__GOAL OF THE EXERCISE__. Transcribe the entries that follow exactly as they appear, minus pictures.

####################

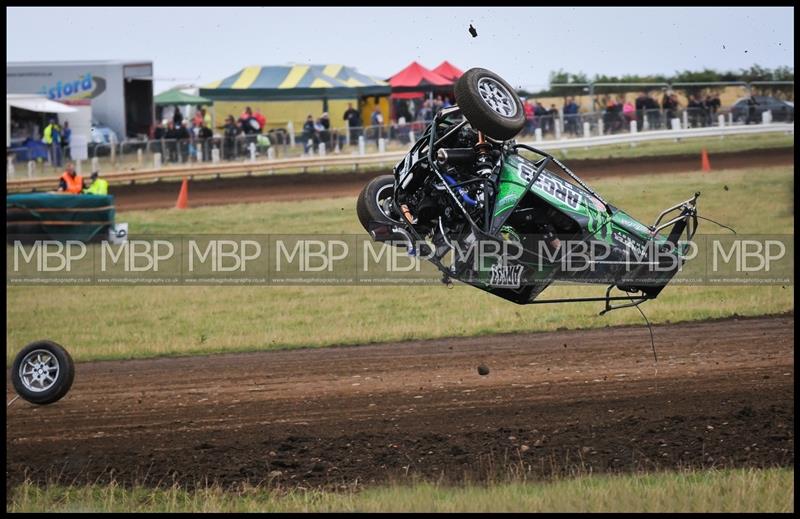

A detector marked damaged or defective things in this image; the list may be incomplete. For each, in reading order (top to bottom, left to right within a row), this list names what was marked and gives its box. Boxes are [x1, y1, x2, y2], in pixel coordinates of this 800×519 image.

detached wheel [456, 67, 524, 141]
detached wheel [358, 175, 404, 232]
detached wheel [12, 342, 74, 406]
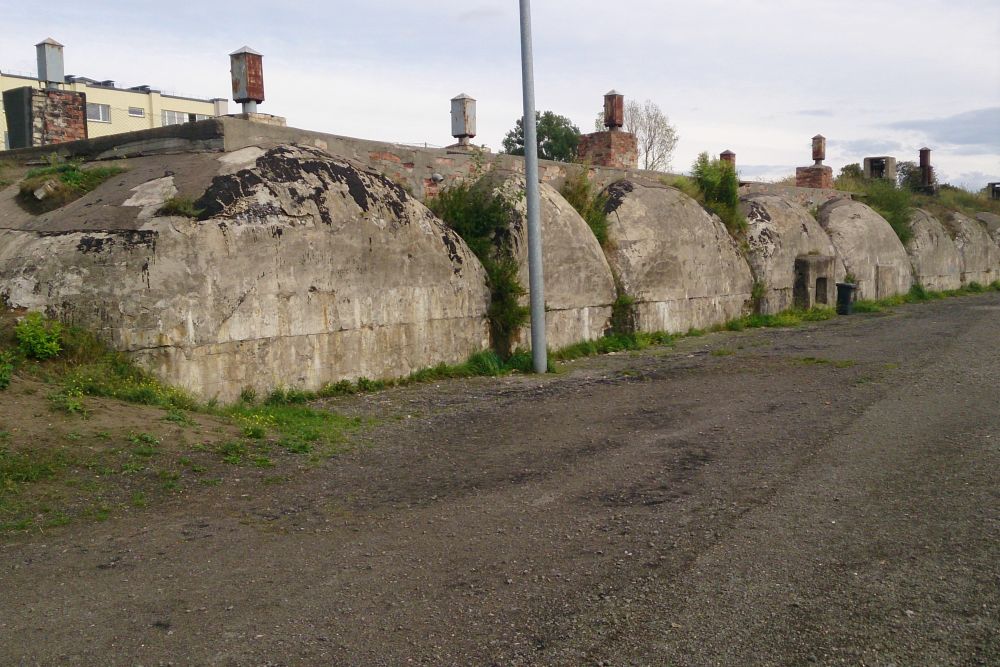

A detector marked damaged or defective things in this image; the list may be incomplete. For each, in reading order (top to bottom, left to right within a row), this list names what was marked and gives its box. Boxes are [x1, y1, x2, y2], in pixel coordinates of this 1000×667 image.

rusted chimney [36, 37, 65, 89]
rusted chimney [229, 47, 264, 113]
rusted chimney [450, 93, 476, 145]
rusted chimney [604, 91, 620, 133]
rusted chimney [812, 133, 828, 164]
rusted chimney [916, 146, 932, 188]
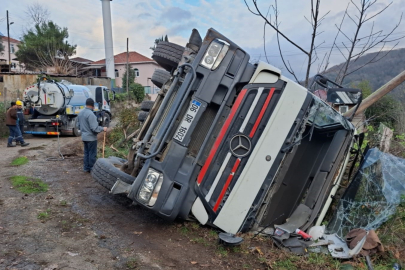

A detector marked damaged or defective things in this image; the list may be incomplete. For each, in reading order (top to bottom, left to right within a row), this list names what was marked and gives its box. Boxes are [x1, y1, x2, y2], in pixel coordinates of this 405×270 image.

broken windshield [306, 96, 350, 130]
broken glass [326, 149, 405, 237]
broken windshield [326, 149, 405, 237]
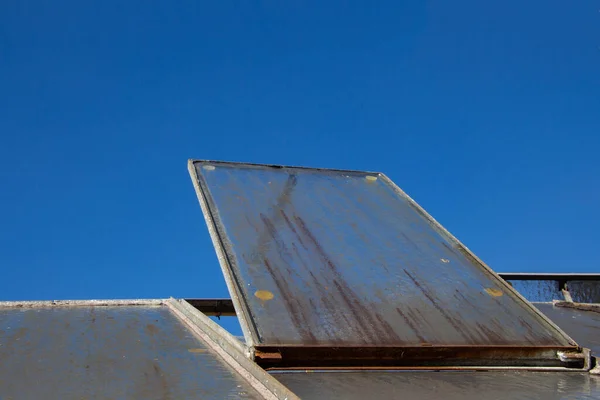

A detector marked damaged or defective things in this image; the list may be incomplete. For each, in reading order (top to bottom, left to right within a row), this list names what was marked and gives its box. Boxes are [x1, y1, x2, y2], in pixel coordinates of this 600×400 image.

rusty metal panel [190, 159, 576, 350]
oxidized steel surface [190, 161, 576, 348]
corroded roof hatch [190, 159, 588, 368]
oxidized steel surface [504, 280, 564, 302]
rusty metal panel [506, 280, 564, 302]
rusty metal panel [0, 304, 262, 398]
oxidized steel surface [0, 306, 262, 396]
oxidized steel surface [536, 304, 600, 356]
rusty metal panel [536, 304, 600, 356]
oxidized steel surface [274, 370, 600, 398]
rusty metal panel [274, 370, 600, 398]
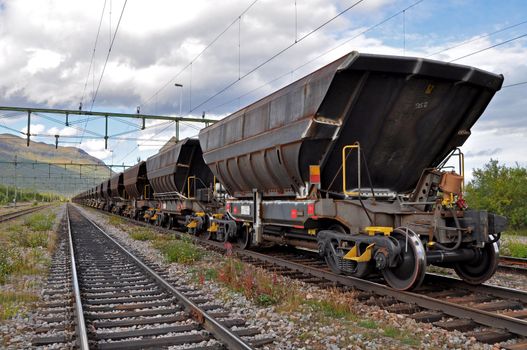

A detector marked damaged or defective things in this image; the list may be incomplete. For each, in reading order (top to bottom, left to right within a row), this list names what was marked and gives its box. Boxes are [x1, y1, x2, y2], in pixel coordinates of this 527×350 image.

rusty metal surface [200, 51, 506, 197]
rusty metal surface [122, 161, 148, 200]
rusty metal surface [145, 138, 213, 196]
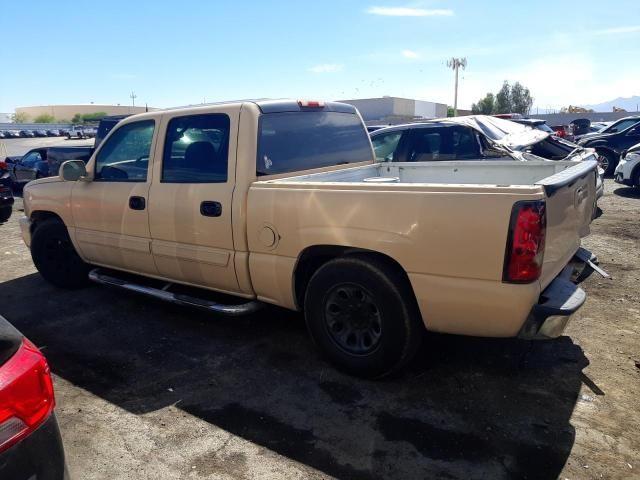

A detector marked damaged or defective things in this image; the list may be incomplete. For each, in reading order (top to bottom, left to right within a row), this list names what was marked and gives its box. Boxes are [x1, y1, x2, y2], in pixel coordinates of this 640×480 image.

damaged vehicle [372, 115, 604, 200]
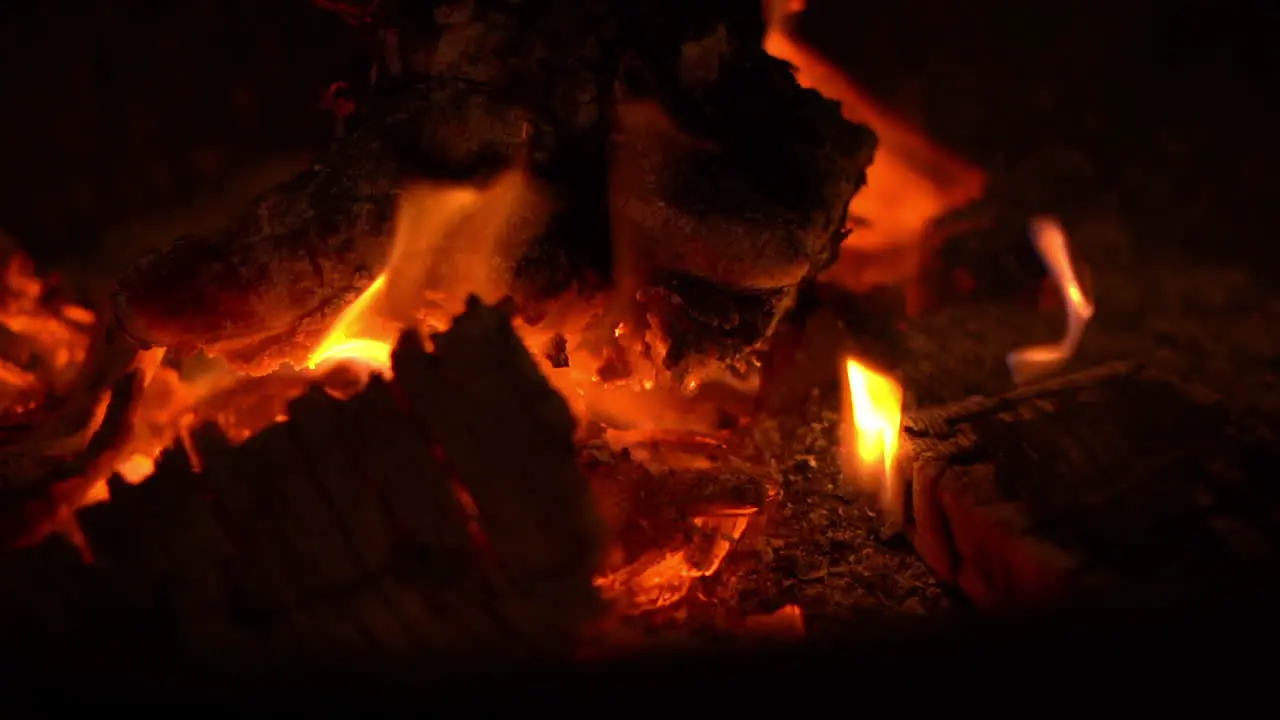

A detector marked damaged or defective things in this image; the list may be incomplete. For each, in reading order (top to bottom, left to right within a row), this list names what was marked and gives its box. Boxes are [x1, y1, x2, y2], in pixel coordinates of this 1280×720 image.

burnt wood fragment [0, 296, 604, 660]
burnt wood fragment [900, 366, 1280, 608]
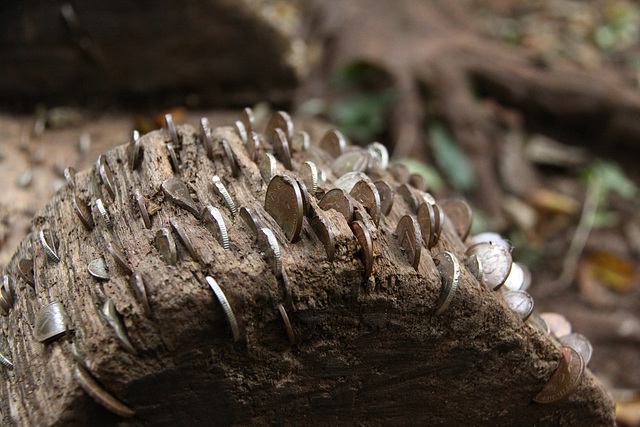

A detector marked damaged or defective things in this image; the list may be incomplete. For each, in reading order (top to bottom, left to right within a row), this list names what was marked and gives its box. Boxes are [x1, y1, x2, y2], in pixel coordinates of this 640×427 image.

rusty coin [264, 173, 304, 241]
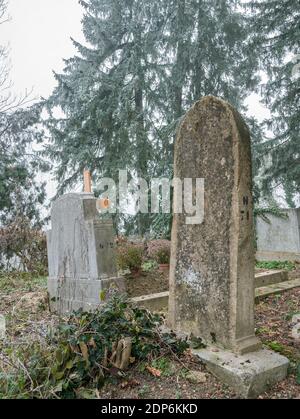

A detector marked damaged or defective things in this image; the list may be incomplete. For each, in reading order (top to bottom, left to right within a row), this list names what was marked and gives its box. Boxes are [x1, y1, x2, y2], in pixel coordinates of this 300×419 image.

cracked concrete tomb [46, 192, 125, 314]
cracked concrete tomb [169, 97, 288, 398]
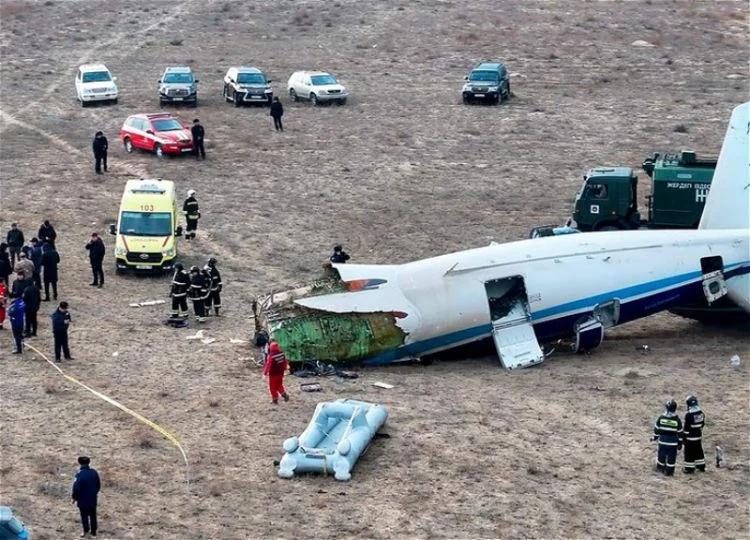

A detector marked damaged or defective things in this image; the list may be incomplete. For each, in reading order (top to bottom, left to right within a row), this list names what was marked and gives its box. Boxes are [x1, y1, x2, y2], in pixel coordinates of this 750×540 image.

####################

__SOLUTION TO THE PROBLEM__.
A detector marked damaged or defective things in this image; the list may be incomplete. For each, in reading order (top to bottom, left to right within a row), this list names what was marked and gives its box. Boxes are [x1, y1, x2, y2], in pixel coordinates of this 800×519 image.

detached wheel [456, 67, 524, 141]
detached wheel [358, 175, 404, 232]
detached wheel [12, 342, 74, 406]

A detector marked damaged or defective things in this image; the list may be incomplete. For each, in reading order (top to bottom, left to right within a row), this list names what was marked and gives its box. Boxes are [x1, y1, x2, y2], in pixel coordinates of this 1000×667 image.

rusted chimney [36, 37, 65, 89]
rusted chimney [229, 47, 264, 113]
rusted chimney [450, 93, 476, 145]
rusted chimney [604, 91, 620, 133]
rusted chimney [812, 133, 828, 164]
rusted chimney [916, 146, 932, 188]

A detector marked damaged or defective things in this image; the list may be incomplete. For each, in reading order (top to bottom, left to right within a row), this list names what was marked and gives its box. Boxes are [x1, y1, x2, y2], in pixel coordinates of this 405×270 image.

broken windshield [306, 96, 350, 130]
broken glass [326, 149, 405, 237]
broken windshield [326, 149, 405, 237]

A detector marked damaged or defective things in this image; the list may be incomplete. For each, in reading order (top to bottom, left to right within a row), this list names what was marked and gives its box. Boxes are [x1, y1, x2, y2], in pixel coordinates of this 600×400 image.

rusty metal panel [190, 159, 576, 350]
oxidized steel surface [190, 161, 576, 348]
corroded roof hatch [190, 159, 588, 368]
oxidized steel surface [504, 280, 564, 302]
rusty metal panel [506, 280, 564, 302]
rusty metal panel [0, 304, 262, 398]
oxidized steel surface [0, 306, 262, 396]
oxidized steel surface [536, 304, 600, 356]
rusty metal panel [536, 304, 600, 356]
oxidized steel surface [274, 370, 600, 398]
rusty metal panel [274, 370, 600, 398]

A detector marked damaged or defective things in this image; the list may be incomplete. For each, in reading order (top to bottom, left to right within a row), this list names what was marked and gives its box. Boxes are [x1, y1, x2, y2], in pixel coordinates of this 527×350 image.

rusty metal surface [200, 51, 506, 197]
rusty metal surface [122, 161, 148, 200]
rusty metal surface [145, 138, 213, 196]

A detector marked damaged or defective things in this image; the list may be incomplete. For each, in reading order (top to bottom, left to right within a row), this list names what was marked and gives its box. Boxes are [x1, y1, x2, y2], in pixel coordinates of this 640×480 image.

damaged vehicle [372, 115, 604, 200]

A detector marked damaged or defective things in this image; the list may be incomplete. For each, in reading order (top to bottom, left to right within a row), this list names what was marked and gives its box. Boxes are [x1, y1, x2, y2], in pixel coordinates of this 1280×720 image.

burnt wood fragment [0, 296, 604, 660]
burnt wood fragment [900, 366, 1280, 608]

A detector marked damaged or defective things in this image; the list may be incomplete. For each, in reading order (top to bottom, left to right within a row), this list names what was marked and gives its box. Boxes are [x1, y1, x2, y2], in pixel coordinates of this 640×427 image.

rusty coin [264, 173, 304, 241]

A detector marked damaged or defective things in this image; the list may be incomplete. For each, in reading order (top to bottom, left to right within a row), this list names what was marked and gives its box. Boxes are [x1, y1, x2, y2], in pixel coordinates of this 300×419 image.

cracked concrete tomb [46, 192, 125, 314]
cracked concrete tomb [169, 97, 288, 398]

A detector marked damaged or defective things in this image; the list may be incomplete. For each, in reading order (top to bottom, left to right within a row), this list names what was marked and gives its box. Boxes are [x1, y1, x2, y2], in pixel coordinates of this 750×540 image.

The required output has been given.